When you delete a message, it is deleted from the index, but not from the main file. When you compress the file, then it is deleted.

That is, very different from a database.

under what conditions does it make sense to set up separate storages for database backups (i.e. excluded
all database files from the “ordinary” backup with variable chunks and include them in a separate backup
with fixed chunks?

I had thought of it initially, maybe a new test to be done

In the case of Evernote it may not be necessary because the database represents more than 90% of the repository, but in the case of mbox files it might be interesting.

And there is also a third subject (in my case): Veracrypt files.

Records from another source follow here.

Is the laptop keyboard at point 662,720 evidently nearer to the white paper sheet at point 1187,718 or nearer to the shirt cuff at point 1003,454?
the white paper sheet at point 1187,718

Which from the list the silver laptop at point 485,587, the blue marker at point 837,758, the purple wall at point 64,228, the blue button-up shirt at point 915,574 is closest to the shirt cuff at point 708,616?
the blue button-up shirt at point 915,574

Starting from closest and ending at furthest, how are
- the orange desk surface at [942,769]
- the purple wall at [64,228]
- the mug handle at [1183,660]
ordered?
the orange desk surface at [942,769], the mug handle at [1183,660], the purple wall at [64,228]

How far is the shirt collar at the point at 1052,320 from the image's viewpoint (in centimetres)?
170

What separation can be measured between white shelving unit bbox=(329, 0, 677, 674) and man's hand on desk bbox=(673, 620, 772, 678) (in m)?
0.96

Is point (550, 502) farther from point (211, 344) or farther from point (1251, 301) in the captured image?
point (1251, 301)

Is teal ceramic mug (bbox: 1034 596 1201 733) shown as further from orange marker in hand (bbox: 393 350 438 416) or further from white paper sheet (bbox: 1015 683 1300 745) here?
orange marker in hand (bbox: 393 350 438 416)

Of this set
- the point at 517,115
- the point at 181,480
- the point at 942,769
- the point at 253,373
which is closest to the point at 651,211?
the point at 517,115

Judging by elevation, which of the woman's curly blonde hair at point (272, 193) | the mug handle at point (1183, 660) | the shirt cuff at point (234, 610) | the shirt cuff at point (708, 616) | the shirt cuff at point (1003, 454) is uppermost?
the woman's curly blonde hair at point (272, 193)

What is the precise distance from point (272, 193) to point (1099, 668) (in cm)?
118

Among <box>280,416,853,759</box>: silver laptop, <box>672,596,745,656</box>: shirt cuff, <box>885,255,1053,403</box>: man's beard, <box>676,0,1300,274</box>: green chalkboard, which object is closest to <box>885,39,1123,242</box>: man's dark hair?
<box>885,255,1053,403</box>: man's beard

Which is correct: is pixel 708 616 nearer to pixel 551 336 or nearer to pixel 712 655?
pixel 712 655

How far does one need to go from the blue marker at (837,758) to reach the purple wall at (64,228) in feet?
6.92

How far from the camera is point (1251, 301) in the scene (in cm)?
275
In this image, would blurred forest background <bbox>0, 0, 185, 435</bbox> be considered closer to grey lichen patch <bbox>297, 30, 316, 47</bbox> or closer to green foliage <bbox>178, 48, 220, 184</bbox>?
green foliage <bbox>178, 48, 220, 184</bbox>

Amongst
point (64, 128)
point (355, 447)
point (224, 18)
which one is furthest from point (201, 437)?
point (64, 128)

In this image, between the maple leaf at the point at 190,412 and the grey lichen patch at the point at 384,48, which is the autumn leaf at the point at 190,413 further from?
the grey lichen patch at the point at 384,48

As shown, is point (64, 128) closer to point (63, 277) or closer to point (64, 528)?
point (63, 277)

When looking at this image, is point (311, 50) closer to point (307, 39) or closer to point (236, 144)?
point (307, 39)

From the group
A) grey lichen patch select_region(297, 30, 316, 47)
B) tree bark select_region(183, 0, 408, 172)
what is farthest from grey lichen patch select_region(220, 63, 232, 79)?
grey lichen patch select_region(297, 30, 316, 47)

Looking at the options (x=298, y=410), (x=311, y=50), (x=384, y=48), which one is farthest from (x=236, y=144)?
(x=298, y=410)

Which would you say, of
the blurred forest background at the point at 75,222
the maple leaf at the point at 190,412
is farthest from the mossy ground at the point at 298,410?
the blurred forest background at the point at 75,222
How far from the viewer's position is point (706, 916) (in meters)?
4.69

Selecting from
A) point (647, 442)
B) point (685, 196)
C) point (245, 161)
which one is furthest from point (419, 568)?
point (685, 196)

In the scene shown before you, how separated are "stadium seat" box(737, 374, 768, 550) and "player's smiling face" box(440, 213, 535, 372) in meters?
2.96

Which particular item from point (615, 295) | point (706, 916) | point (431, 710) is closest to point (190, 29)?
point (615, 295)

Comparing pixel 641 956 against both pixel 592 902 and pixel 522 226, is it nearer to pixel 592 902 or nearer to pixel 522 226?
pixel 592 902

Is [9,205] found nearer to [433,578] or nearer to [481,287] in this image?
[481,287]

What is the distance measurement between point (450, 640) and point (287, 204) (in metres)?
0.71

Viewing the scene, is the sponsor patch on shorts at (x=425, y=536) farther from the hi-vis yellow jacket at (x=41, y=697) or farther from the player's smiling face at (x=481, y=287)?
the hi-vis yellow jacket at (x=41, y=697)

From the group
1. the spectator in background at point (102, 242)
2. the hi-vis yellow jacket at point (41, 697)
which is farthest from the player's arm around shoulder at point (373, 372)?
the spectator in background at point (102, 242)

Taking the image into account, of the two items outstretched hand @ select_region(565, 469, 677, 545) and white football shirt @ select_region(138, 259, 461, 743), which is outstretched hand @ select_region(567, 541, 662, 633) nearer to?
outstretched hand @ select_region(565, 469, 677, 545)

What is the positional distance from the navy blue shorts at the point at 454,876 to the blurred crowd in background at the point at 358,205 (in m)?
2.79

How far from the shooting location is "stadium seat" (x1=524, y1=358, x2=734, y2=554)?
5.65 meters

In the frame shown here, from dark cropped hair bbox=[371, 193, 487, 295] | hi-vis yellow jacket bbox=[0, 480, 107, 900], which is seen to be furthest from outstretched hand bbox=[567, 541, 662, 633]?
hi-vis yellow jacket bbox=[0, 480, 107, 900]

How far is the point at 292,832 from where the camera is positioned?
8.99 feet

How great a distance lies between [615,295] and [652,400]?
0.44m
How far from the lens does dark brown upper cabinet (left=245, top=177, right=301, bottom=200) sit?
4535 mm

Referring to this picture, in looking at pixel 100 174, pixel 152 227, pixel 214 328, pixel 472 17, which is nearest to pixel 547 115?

towerbr · 17 February 2018 02:17

I published the results of the two new tests:

test_07_Thunderbird_kairasku_branches

and

test_08_Evernote_kairasku_branches

There’s a lot of data there.

Christoph · 17 February 2018 10:01

Why did you use variable chunks when we already know that those don’t work with databases? Or maybe I should ask: why did you use a repository with databases for the tests?

I tried to figure out what the the two alternative versions of duplicacy do differently but I couldn’t. Do you understand them?

But I noticed that the file boundaries version has some recent “tweaks” added. You might want to check if those affect your tests. In any case, it probably makes sense if you link (also) to the exact version that you used, rather than to the (current version of the) branch.

@gchen I’m wondering what might be a good way of handling duplicacy’s strong reactions to certain kinds of changes in the repository (i.e. the kind of changes that a database reindexing causes). What I mean here, as opposed to some of my previous questions, is how to detect and handle extreme situations, i.e. where a new snapshot has caused a significant increase in storage use.

At a very basic level, I wonder if it would be possible to make duplicacy automatically tag such snapshots for easy identification? The point would be to deliberately target the preceding snapshot with the prune command. In other words, what I’m heading for is to optimize pruning instead of (or in addition to) optimizing backup. Does that make any sense?

At a more advanced level, duplicacy could routinely compare the increase of the repositorysize with the volume of uploaded chunks and issue a warning (or tag the snapshot) if that ratio becomes to big.

towerbr · 17 February 2018 15:07

Why did you use variable chunks when we already know that those don’t work with databases?

Because, as you yourself said, we already know that fixed chunks are better in this case, and the purpose of the test, as I wrote down there, was to compare the efficiency of the new branches. For this they would have to be used with variable chunks, so in order to make the comparison I used variable chunks in all jobs.

Why did you use a repository with databases for the tests?

For this reason I did two tests: with Evernote (~ DB) and with Thunderbird (mixed)

Do you understand them?

Not in depth, only what is written in the #334 issue.

Christoph · 17 February 2018 23:17

Very interesting discussion in that issue. Learned a lot. And realized that I assumed that duplicacy was already more advanced than it is, i.e. that it already respects file boundaries.

Note, BTW, that kairisku suggested that you compare official 1M fixed with his branches 1M variable:

That makes more sense to me.

towerbr · 18 February 2018 13:17

[Off topic] I didn’t know Hypothes.is. Liked it!

Christoph · 18 February 2018 18:49

I think it’s quite revolutionary, actually. Or rather: the fact that web annotations are now (since about a year) an official W3C standard. The people at and around hypothesis have been the driving this for years.